Possible bug: dividers such as <!--more--> at the start of a line eat up the rest of it on rendering

[EDIT] Hugo v0.146.3

Context: I wrote an “extract” partial, which works similar to a summary except it uses two <!--extract--> dividers (and falls back to .Summary if it does not find them).

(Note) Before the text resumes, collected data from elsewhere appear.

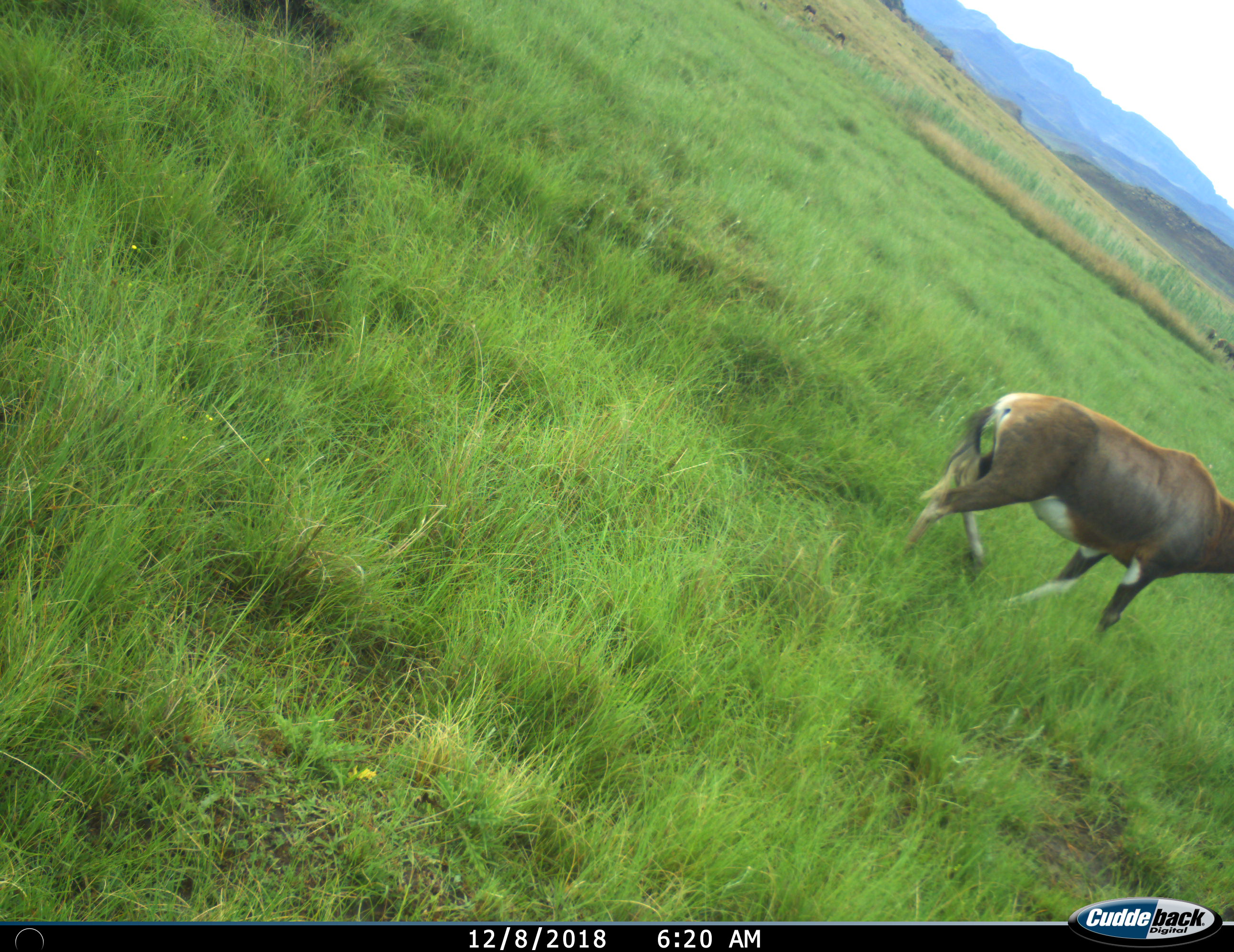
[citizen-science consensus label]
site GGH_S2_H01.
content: unidentified animal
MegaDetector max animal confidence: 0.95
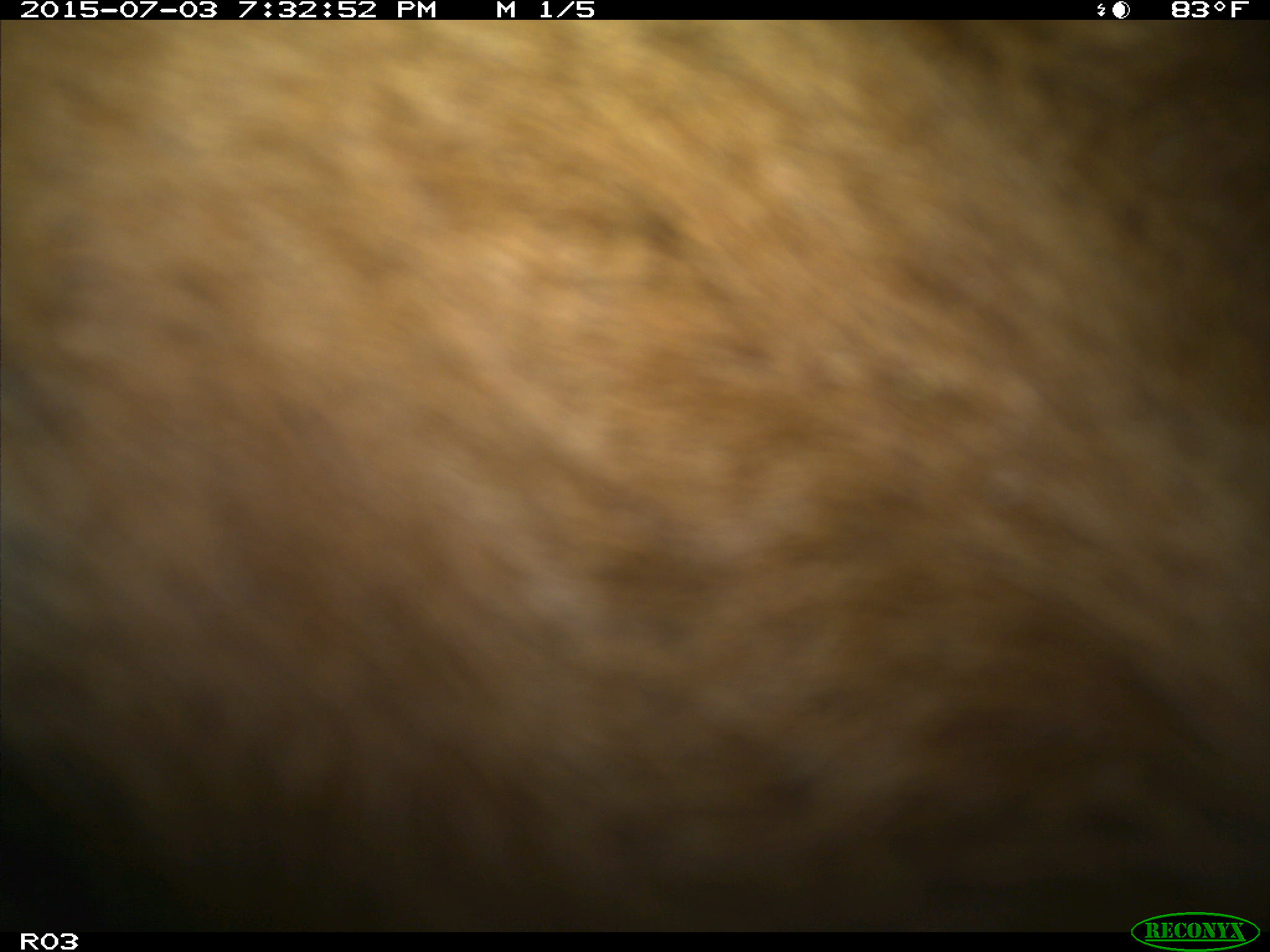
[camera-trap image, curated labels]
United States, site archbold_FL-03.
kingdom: Animalia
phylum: Chordata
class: Mammalia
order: Artiodactyla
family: Bovidae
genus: Bos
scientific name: Bos taurus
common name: domestic cow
Bos taurus (domestic cow).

This works (it properly extract the content between the dividers), but in the course of testing it, I noticed that sometimes the full .Content was missing the extract, and this led me to test dividers without even using my partial.

Hello,

I think I’ve come across a weird bug with dividers (e.g. annotations of the form !<--something-->).

The following markdown content showcases this bug:

Test 1 begin
Lines with <!--starting-->a pair of tags<!--ending--> in the middle are rendered OK.
Test 1 end

Test 2 begin
<!--starting-->Lines with a tag at the beginning and another in the middle<!--ending--> are rendered EMPTY.
Test 2 end

Test 3 begin
Lines with <!--starting-->a tag in the middle and another at the end are rendered OK.<!--ending-->
Test 3 end

Test 4 begin
<!--starting-->Lines with a pair of tags at the beginning and end are rendered EMPTY.<!--ending-->
Test 4 end

Test 5 begin
<!--starting-->Lines with a single tag at the beginning are rendered EMPTY.
Test 5 end

This content is rendered as:

Test 1 begin Lines with a pair of tags in the middle are rendered OK. Test 1 end

Test 2 begin

Test 2 end

Test 3 begin Lines with a tag in the middle and another at the end are rendered OK. Test 3 end

Test 4 begin

Test 4 end

Test 5 begin

Test 5 end

End of tests

When the line does not start with a divider, then the dividers are correctly removed before rendering, and the result is correctly integrated into the paragraph beginning with “Test N begin” and ending with “Test N end”.

But when the line starts with a divider, it is as though the whole line is considered empty for rendering purposes, which causes the preceding “Test N begin” to be considered an isolated paragraph, and the following “Test N end” as well.

I haven’t found anything in the documentation that forbids dividers within a line, and indeed, as the tests above show, the current hugo code partially supports dividers within a line.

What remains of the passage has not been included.